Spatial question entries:
++++

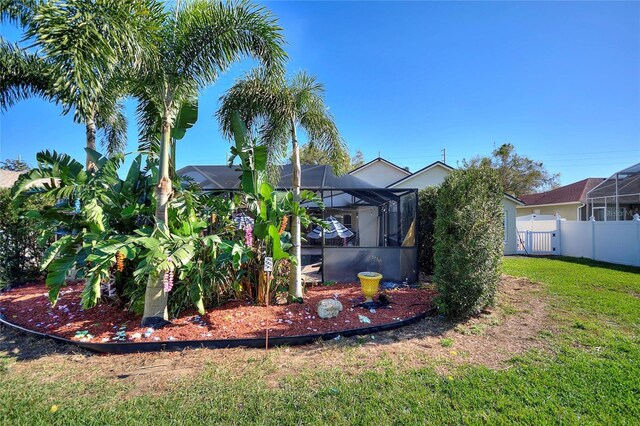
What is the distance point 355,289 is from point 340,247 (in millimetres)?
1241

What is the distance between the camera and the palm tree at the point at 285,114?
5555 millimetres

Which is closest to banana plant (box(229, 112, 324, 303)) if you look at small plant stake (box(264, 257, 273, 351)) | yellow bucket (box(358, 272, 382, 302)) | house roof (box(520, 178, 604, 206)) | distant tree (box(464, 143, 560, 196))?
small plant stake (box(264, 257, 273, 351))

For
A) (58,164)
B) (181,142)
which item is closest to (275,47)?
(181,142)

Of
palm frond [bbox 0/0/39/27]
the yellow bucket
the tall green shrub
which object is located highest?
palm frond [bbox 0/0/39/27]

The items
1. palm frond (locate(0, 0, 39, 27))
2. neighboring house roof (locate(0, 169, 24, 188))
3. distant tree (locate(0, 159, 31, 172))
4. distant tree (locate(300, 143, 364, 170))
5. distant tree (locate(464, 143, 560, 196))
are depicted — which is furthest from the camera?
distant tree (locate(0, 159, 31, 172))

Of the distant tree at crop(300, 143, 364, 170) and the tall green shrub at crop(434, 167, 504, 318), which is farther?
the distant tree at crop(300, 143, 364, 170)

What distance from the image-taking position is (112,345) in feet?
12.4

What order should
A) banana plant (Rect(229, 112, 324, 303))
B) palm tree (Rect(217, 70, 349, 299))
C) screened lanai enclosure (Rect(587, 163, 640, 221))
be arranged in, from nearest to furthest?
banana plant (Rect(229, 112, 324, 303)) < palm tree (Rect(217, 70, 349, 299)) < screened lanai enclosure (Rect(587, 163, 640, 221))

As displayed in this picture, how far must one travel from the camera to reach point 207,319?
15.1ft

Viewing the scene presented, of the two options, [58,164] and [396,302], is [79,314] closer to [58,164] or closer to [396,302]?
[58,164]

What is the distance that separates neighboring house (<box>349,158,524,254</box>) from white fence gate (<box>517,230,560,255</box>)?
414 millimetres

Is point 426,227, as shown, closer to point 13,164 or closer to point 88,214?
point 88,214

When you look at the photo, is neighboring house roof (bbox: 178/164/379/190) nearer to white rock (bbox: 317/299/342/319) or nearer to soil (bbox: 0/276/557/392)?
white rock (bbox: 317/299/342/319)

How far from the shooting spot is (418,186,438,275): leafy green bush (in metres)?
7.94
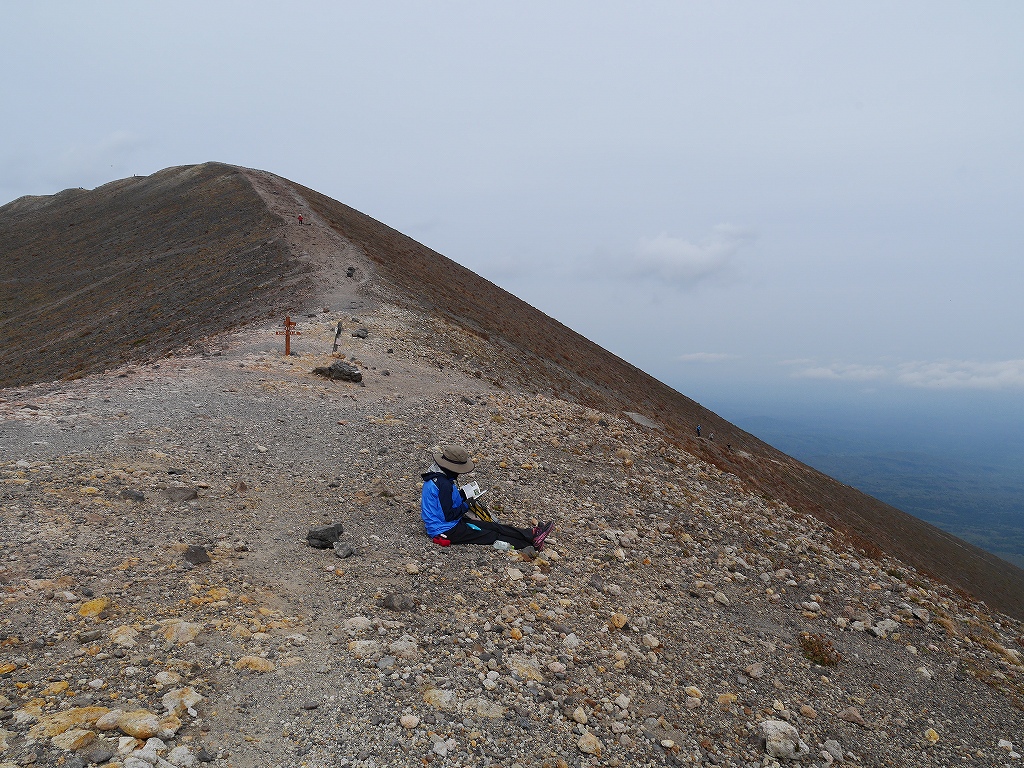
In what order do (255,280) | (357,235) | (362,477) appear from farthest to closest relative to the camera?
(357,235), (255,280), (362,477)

++++

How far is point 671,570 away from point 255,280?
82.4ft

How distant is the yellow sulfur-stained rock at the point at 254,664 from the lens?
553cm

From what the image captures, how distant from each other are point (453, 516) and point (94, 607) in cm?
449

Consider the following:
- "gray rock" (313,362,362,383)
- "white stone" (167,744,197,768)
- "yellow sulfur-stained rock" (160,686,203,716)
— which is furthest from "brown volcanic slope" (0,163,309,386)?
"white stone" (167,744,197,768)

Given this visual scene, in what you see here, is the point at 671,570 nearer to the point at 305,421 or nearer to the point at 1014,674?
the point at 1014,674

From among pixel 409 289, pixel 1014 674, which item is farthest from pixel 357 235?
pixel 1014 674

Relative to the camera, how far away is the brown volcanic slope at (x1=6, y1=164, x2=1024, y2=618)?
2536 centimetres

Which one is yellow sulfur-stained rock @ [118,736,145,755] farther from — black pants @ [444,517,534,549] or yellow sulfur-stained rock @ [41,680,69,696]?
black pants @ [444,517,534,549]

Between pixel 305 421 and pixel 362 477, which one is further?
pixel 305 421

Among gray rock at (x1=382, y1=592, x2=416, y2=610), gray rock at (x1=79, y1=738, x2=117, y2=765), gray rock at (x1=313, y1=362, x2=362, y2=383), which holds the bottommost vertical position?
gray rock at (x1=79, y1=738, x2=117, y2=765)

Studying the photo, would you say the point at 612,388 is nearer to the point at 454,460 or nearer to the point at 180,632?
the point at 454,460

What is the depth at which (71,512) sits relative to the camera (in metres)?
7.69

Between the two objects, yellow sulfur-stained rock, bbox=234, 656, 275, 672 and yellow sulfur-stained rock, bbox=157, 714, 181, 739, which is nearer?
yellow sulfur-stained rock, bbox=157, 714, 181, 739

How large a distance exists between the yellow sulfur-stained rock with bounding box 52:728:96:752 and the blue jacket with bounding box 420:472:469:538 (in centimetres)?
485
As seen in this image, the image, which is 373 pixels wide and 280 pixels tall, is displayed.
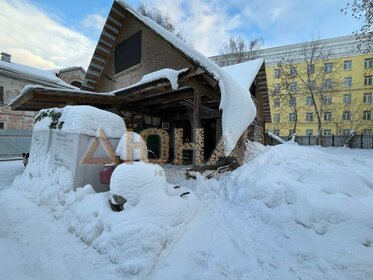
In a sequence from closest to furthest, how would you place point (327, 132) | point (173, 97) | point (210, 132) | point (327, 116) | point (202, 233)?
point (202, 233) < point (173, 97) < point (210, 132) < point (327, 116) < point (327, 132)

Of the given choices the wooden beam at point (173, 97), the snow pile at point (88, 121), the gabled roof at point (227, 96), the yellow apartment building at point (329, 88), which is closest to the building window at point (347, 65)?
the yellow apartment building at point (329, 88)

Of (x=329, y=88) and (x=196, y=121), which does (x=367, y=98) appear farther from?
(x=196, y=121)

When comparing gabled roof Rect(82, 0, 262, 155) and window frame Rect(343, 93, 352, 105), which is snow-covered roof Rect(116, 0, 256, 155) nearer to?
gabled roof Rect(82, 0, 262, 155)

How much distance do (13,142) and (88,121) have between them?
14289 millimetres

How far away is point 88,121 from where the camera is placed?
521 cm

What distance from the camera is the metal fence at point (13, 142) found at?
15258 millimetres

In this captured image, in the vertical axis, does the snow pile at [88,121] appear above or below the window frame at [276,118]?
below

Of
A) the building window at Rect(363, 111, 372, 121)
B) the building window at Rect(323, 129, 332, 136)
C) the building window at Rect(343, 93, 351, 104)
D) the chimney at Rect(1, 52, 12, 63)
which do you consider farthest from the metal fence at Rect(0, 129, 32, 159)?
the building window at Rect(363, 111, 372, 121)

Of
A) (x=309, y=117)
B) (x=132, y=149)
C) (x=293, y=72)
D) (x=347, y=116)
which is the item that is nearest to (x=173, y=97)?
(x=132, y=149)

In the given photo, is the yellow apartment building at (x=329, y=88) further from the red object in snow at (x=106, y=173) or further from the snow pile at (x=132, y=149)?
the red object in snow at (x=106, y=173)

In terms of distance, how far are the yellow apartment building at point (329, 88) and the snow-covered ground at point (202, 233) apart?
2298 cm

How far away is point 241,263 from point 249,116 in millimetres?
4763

++++

### INSTRUCTION
Return the lines of the data word for word, beginning at the line that contains "What is the distance point" and ending after the line that contains "banana plant (Rect(229, 112, 324, 303)) <".

### WORKED SOLUTION
What is the distance point 355,289 is from point 340,247 (in millimetres)?
1241

What is the distance between the camera and the palm tree at the point at 285,114?
5555 millimetres

Which is closest to banana plant (box(229, 112, 324, 303)) if you look at small plant stake (box(264, 257, 273, 351)) | yellow bucket (box(358, 272, 382, 302)) | house roof (box(520, 178, 604, 206)) | distant tree (box(464, 143, 560, 196))?
small plant stake (box(264, 257, 273, 351))

For
A) (58,164)
B) (181,142)
which item is closest to (275,47)?
(181,142)

Of
palm frond [bbox 0/0/39/27]
the yellow bucket
the tall green shrub
which object is located highest?
palm frond [bbox 0/0/39/27]

The items
1. palm frond (locate(0, 0, 39, 27))
2. neighboring house roof (locate(0, 169, 24, 188))
3. distant tree (locate(0, 159, 31, 172))
4. distant tree (locate(300, 143, 364, 170))
5. distant tree (locate(464, 143, 560, 196))
are depicted — which is furthest from the camera?
distant tree (locate(0, 159, 31, 172))

Of the distant tree at crop(300, 143, 364, 170) and the tall green shrub at crop(434, 167, 504, 318), which is farther?
the distant tree at crop(300, 143, 364, 170)

What distance from the image-taking position is (112,345) in feet?
12.4

What order should
A) banana plant (Rect(229, 112, 324, 303))
B) palm tree (Rect(217, 70, 349, 299))
C) screened lanai enclosure (Rect(587, 163, 640, 221))
be arranged in, from nearest to furthest?
banana plant (Rect(229, 112, 324, 303)) < palm tree (Rect(217, 70, 349, 299)) < screened lanai enclosure (Rect(587, 163, 640, 221))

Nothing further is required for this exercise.